### Given records
+ + + + + + +

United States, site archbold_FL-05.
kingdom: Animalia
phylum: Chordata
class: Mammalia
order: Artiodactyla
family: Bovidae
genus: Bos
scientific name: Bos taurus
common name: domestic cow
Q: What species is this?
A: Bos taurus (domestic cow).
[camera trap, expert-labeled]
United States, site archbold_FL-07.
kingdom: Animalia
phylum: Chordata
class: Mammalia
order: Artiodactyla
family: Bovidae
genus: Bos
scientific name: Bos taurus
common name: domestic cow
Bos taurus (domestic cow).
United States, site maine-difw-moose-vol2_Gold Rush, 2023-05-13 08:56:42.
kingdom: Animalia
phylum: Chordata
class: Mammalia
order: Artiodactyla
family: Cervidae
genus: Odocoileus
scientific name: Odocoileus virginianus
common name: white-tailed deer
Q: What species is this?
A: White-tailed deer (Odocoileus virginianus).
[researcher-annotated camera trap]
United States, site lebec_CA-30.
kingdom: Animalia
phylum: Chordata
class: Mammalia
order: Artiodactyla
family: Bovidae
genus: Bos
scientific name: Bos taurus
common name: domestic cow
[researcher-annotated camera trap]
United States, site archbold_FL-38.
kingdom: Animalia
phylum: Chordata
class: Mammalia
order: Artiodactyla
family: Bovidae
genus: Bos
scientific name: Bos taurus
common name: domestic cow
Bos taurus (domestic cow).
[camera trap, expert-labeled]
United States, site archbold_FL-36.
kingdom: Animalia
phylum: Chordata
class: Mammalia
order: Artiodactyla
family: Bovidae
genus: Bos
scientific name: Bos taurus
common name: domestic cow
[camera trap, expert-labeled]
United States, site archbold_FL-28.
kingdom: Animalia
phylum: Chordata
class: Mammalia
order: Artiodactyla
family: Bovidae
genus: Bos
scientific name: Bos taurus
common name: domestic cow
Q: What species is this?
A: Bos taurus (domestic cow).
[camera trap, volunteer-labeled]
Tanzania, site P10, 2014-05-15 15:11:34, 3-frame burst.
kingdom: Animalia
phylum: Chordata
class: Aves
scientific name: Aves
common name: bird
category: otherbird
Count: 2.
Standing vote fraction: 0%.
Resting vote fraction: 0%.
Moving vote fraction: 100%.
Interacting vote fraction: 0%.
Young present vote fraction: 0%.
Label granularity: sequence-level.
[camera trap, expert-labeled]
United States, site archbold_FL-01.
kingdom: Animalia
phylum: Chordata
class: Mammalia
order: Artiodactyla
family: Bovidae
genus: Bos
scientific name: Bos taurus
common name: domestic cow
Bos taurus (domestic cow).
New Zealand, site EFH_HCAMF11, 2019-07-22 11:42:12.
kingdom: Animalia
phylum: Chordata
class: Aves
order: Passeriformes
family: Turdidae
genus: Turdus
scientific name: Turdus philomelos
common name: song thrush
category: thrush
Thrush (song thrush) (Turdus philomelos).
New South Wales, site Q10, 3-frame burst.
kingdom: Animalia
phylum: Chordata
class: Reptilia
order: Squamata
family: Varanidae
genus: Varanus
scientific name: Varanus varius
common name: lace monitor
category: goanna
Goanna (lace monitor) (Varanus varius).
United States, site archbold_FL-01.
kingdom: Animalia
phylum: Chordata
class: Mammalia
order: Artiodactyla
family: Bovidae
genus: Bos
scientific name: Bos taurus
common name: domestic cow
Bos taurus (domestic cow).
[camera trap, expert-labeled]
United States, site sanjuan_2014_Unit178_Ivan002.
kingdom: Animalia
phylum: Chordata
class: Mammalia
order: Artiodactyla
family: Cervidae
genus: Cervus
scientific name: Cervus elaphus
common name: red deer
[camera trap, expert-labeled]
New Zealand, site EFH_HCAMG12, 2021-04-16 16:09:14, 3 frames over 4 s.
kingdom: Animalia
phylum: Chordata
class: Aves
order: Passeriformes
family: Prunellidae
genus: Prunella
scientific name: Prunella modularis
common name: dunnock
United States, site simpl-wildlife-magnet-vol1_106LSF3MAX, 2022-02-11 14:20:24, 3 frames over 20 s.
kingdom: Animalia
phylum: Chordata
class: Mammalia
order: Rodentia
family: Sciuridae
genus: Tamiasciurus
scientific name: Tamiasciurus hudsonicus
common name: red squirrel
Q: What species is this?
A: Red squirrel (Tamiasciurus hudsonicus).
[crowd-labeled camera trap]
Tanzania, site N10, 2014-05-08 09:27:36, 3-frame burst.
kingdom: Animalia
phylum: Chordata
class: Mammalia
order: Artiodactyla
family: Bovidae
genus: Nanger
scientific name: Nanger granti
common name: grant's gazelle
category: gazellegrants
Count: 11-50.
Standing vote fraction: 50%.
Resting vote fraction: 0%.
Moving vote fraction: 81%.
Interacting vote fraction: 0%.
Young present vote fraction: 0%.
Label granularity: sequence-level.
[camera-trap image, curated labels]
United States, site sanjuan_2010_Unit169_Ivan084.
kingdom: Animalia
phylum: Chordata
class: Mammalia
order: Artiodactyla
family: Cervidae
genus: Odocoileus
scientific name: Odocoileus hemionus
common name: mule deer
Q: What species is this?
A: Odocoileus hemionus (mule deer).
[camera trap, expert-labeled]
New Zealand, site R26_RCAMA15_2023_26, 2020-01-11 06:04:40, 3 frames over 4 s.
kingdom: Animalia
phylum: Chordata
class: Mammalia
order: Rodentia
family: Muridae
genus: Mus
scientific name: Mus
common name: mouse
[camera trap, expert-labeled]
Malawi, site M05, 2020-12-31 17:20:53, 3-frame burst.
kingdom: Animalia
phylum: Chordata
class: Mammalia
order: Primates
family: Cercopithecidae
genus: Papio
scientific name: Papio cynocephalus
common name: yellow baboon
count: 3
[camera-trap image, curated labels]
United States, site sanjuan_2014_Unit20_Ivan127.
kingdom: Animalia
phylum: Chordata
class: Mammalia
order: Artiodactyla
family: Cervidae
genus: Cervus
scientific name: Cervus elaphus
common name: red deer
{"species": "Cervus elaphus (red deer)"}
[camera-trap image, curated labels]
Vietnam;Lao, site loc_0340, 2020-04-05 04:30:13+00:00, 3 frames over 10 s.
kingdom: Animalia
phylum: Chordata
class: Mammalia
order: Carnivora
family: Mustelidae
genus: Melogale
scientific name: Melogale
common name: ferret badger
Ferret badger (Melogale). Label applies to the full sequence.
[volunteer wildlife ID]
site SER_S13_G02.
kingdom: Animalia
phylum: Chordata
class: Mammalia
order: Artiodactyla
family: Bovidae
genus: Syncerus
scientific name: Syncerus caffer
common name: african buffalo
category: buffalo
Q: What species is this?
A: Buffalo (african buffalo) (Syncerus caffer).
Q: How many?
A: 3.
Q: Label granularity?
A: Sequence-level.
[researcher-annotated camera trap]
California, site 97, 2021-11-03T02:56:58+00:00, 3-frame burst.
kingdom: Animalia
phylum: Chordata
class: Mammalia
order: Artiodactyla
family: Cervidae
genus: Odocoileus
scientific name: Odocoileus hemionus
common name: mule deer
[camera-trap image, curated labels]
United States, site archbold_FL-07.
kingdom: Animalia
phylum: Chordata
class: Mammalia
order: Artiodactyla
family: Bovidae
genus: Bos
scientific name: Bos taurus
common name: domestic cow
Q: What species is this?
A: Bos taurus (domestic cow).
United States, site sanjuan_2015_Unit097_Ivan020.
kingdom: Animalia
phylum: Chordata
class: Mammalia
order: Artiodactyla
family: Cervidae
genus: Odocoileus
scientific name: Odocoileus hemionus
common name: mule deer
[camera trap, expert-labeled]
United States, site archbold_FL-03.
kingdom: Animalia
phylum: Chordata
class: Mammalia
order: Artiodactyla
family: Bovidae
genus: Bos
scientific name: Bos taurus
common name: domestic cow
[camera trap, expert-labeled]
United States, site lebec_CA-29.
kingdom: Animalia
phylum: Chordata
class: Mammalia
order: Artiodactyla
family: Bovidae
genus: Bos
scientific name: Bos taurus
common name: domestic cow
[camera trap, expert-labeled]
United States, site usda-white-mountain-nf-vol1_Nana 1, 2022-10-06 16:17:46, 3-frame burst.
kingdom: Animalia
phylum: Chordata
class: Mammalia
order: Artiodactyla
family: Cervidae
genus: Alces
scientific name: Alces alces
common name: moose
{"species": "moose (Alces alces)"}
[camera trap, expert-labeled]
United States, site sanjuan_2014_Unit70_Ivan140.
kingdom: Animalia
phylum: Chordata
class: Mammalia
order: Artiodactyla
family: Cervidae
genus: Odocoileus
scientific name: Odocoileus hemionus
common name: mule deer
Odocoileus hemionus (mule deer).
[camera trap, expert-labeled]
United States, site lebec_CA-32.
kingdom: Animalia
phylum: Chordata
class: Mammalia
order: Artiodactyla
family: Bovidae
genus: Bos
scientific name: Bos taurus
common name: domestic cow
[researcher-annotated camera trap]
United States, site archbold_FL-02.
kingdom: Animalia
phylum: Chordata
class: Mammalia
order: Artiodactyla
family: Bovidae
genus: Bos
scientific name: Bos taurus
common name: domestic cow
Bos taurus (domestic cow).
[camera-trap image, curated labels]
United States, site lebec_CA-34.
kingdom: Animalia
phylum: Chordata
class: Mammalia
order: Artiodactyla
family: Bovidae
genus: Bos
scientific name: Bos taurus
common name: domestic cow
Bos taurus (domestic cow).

+ + + + + + +

### Task directions
The answer must consist of every line in the records above that contains the word "over".

### Solution
New Zealand, site EFH_HCAMG12, 2021-04-16 16:09:14, 3 frames over 4 s.
United States, site simpl-wildlife-magnet-vol1_106LSF3MAX, 2022-02-11 14:20:24, 3 frames over 20 s.
New Zealand, site R26_RCAMA15_2023_26, 2020-01-11 06:04:40, 3 frames over 4 s.
Vietnam;Lao, site loc_0340, 2020-04-05 04:30:13+00:00, 3 frames over 10 s.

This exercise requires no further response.